### Exercises to complete:
**a.** List the groups of people for whom Atget's photographs were intended, according to the passage on Atget and Walter Benjamin.
**b.** Extend the passage on Atget and Walter Benjamin, picking up after its final sentence.

Photography is the medium most perfectly suited to this forensic project. Let me introduce Walter Benjamin’s comments on photography and the antiquarian imagination (in his Little History of Photography (1931), and see Carlo Salzani’s very astute study, The City as Crime Scene: Walter Benjamin and the Traces of the Detective, New German Critique, 2007). Eugène Atget photographed the streets and buildings of Paris in the late 19th and early 20th century. In his essentially documentary project he collected series of views based on themes such as the ornamental features of seventeenth and eighteenth-century buildings, signage of bars and cabarets, apartment interiors, street views. They take a documentary stance; Atget emphasizes content over his own presence to the act of photography. His photographs were intended for the use of painters, illustrators, decorators, set designers, and members of the building trades. Most of Atget’s scenes are curiously empty of people, communicating an ironic stillness at the heart of urban life. You find yourself asking — why was this photo taken?
The Marxian critic and scholar of the Kabbala, Walter Benjamin, discovered Atget’s photographs in the 1930s, along with the French surrealists. With others he thought that Atget photographed the streets of Paris as if they were scenes of crime. A scene of a crime, too, is deserted, as in Atget; a scene of crime is photographed for the purpose of establishing evidence. With the likes of Atget, photographs become a paradigm of evidence for occurrences. They are a paradigm, a method, or a standard, because, of course, nothing may have happened in the photographed scene to actually prompt the photograph. The potential of these spaces is enough to justify their photographic capture and documentation. They are a species of space where we ask — what happened here? As much as a focus on a past happening, this attitude towards place is about potentiality. We ask — what could have happened here? We imagine and look forward — what could happen here? In the future. Risk. Danger. Prospect. Far from being empty spaces, these are place/events, with a history and a future.

### Data section:
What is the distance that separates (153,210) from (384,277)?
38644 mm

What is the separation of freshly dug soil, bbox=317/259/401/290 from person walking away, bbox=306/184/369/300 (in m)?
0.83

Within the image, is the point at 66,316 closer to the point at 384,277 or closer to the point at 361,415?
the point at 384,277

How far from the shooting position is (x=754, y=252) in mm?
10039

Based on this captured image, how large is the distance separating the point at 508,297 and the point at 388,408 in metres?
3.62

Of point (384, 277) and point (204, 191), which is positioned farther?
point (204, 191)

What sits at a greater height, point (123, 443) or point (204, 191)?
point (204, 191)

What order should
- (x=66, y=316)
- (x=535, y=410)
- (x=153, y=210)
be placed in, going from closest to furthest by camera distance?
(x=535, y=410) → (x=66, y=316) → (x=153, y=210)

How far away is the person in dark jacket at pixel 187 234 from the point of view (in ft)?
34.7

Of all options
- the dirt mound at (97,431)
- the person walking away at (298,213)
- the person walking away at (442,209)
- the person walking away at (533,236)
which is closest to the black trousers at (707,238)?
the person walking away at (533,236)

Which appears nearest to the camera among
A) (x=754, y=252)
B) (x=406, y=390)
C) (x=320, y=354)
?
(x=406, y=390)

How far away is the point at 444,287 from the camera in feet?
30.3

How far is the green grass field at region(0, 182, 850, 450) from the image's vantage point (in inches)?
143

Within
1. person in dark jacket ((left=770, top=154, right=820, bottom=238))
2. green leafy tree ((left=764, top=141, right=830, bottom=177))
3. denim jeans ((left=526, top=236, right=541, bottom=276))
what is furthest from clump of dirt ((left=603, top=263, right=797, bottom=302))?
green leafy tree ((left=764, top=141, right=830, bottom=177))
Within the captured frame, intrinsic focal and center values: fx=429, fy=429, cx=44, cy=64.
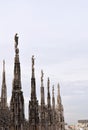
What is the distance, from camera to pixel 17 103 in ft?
98.2

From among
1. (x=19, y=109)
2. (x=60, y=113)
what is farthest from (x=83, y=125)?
(x=19, y=109)

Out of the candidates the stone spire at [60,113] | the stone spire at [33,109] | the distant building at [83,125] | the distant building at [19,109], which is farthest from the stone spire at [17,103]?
the distant building at [83,125]

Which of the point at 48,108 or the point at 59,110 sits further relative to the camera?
the point at 59,110

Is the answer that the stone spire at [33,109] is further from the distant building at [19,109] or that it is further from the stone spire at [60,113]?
the stone spire at [60,113]

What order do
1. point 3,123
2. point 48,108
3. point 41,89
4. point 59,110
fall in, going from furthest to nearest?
point 59,110, point 48,108, point 41,89, point 3,123

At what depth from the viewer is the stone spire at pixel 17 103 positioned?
2968 centimetres

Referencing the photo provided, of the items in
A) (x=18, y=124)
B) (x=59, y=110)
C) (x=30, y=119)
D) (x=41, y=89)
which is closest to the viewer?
(x=18, y=124)

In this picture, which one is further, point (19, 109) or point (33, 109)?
point (33, 109)

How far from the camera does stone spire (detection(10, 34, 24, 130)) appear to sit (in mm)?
29677

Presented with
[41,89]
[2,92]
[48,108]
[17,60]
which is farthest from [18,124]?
[48,108]

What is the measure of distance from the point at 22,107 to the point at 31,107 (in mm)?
6297

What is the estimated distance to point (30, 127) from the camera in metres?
36.3

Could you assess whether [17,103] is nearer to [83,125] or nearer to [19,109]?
[19,109]

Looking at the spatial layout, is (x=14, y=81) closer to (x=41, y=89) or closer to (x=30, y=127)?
(x=30, y=127)
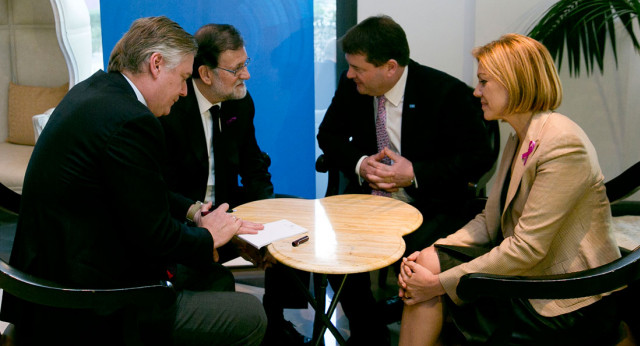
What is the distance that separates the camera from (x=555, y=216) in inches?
72.3

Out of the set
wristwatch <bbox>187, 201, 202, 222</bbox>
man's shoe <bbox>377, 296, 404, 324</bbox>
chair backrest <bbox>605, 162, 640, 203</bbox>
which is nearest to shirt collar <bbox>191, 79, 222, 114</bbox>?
wristwatch <bbox>187, 201, 202, 222</bbox>

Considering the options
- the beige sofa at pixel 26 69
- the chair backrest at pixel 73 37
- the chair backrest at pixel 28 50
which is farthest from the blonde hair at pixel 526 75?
the chair backrest at pixel 28 50

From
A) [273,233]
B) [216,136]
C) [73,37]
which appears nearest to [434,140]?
[216,136]

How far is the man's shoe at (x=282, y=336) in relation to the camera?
9.22 feet

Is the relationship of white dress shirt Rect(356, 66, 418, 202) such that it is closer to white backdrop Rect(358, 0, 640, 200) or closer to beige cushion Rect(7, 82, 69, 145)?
white backdrop Rect(358, 0, 640, 200)

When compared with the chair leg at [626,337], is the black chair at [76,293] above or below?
→ above

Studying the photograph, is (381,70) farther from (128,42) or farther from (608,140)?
(608,140)

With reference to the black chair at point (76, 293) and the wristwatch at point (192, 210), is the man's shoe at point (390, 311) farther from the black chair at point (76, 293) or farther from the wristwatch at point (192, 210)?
the black chair at point (76, 293)

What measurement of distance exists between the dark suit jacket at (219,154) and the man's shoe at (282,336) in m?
0.67

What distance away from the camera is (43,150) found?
1.71 metres

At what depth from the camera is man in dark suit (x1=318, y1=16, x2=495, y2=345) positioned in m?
2.95

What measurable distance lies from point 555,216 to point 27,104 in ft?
13.4

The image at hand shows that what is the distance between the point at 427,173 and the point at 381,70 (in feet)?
1.93

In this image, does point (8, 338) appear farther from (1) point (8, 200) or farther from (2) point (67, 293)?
(1) point (8, 200)
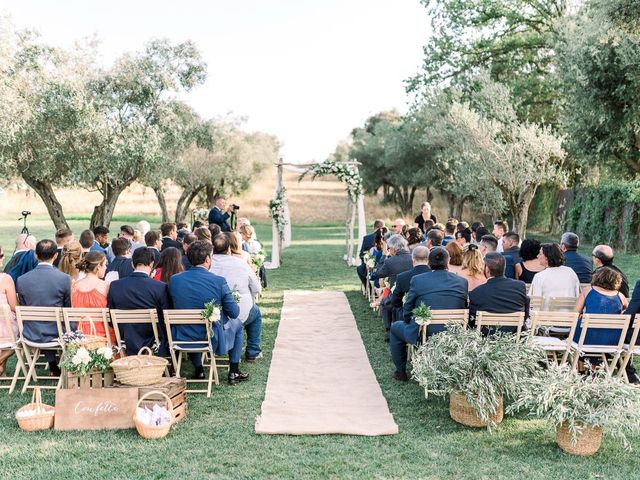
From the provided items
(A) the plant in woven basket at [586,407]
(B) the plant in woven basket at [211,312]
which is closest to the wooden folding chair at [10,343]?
(B) the plant in woven basket at [211,312]

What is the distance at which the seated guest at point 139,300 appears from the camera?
19.9 feet

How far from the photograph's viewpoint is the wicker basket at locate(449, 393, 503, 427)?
5.18m

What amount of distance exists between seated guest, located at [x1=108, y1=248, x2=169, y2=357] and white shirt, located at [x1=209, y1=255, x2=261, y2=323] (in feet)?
3.53

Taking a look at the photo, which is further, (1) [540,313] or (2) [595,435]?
(1) [540,313]

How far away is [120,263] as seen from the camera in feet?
25.0

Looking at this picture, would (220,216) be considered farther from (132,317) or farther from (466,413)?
(466,413)

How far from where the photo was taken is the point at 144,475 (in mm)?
4293

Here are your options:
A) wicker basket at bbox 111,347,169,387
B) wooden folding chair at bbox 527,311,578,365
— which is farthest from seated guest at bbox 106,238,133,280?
wooden folding chair at bbox 527,311,578,365

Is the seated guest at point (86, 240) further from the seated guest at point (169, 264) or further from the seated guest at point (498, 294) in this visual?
the seated guest at point (498, 294)

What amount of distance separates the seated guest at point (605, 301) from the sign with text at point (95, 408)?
4585 mm

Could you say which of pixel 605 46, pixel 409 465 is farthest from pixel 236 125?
pixel 409 465

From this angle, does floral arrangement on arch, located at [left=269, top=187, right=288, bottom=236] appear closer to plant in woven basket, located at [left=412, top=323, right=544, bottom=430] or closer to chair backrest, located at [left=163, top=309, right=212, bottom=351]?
chair backrest, located at [left=163, top=309, right=212, bottom=351]

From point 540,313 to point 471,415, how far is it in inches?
55.3

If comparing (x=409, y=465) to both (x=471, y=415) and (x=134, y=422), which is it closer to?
(x=471, y=415)
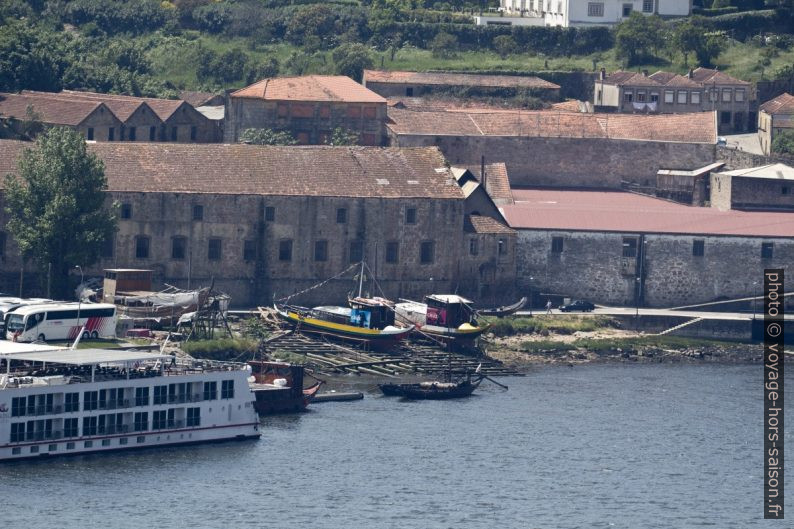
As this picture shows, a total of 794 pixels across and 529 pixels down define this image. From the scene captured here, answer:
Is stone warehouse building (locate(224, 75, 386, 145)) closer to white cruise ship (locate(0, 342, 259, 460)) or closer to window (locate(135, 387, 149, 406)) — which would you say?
white cruise ship (locate(0, 342, 259, 460))

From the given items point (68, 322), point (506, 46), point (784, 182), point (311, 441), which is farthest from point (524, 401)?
point (506, 46)

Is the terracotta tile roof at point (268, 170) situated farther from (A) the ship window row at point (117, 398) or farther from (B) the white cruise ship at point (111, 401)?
(A) the ship window row at point (117, 398)

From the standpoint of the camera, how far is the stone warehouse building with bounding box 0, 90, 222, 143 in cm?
12238

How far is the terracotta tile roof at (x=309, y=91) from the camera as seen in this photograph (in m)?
129

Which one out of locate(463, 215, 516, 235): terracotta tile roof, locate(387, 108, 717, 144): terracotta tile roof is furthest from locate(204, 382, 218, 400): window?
locate(387, 108, 717, 144): terracotta tile roof

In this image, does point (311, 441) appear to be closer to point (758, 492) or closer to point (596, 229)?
point (758, 492)

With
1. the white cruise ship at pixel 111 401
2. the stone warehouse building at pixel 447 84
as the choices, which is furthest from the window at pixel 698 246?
the stone warehouse building at pixel 447 84

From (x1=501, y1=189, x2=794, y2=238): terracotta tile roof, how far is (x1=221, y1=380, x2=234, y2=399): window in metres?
29.6

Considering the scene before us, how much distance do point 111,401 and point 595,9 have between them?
8176 centimetres

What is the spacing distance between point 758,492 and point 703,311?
31.2 metres

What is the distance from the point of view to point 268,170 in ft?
361

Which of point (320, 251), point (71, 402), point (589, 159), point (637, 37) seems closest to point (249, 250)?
point (320, 251)

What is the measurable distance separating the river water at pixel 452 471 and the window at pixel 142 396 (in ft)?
5.93

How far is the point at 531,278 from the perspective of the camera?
11356cm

### Task-by-task outputs:
**a.** Painters, illustrators, decorators, set designers, and members of the building trades.

**b.**
Benjamin described this potentiality as a hidden political significance. This species of space demands a specific kind of approach. Free-floating contemplation, an appreciation of the aesthetics, the balance of composition, as in a classic picturesque landscape, is not appropriate to such places. There is nothing to recommend them. But they do stir the viewer; we feel challenged by them, in a negative sense. Effort is needed to bridge the voids opened in this kind of space. The photographs beg for captions; Atget usually supplies them, and often they document the later demolition of a building.
Consider what happens when you don’t add captions to such photographs. Evidence (1977) presents a project pursued by Mike Mandel and Larry Sultan. They gathered a collection of photographs from archives that document scientific and industrial research and development. They refused the obligation to supply subject matter, to complement the images with identifying captions. The photographs in their book are completely mysterious and quite surreal, often threatening and disturbing, as you ask — “Just what exactly was going on in these experiments?”. They are like stills from the X Files.